Usually for maximum performance (minimum latency, maximum throughput) you want to have operations not lock each other, unless absolutely necessary, in which case you want them to be short.

whilenot-dev•11mo ago
You make it sound like the conflict is just affecting performance and won't result in a deadlock. So it's for performance aware postgres clients/users, and not for postgres developers?
andyferris•11mo ago
It is a guide for developers using postgres as a client, who need to write systems that don't deadlock, are performant and are correct. These are the (rather sharp) tools that postgres provides for doing so (or else you can use e.g. serializable isolation and optimistic concurrency, but in my experience that has too many false positives and bail out rather eagerly, whereas these tools let you be very precise and granular).
mebcitto•11mo ago
Other relevant talks/blogs that I found really useful for understanding Postgres locks are:

* Unlocking the Postgres Lock Manager by Bruce Momjian: https://momjian.us/main/writings/pgsql/locking.pdf

* Anatomy of table-level locks by Gulcin Yildirim Jelinek: https://xata.io/blog/anatomy-of-locks

pasxizeis•11mo ago
Shameless plug: I wrote a tool[1] that executes a given migration against a test database (e.g. in your CI) and reports back what locks it acquired.

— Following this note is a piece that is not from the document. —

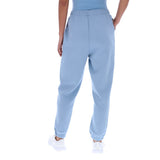 Ted Baker Sport HOLLY Core Scuba Joggers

The rationale being to have a "lock diagnostics report" commented in your PR's migration file.

It's a prototype and has a few rough edges and missing functionality, but feedback is more than welcome.

[1] https://github.com/agis/pglockanalyze

jononor•11mo ago
Very practical! Locking is one of the things that can really bite when doing migrations.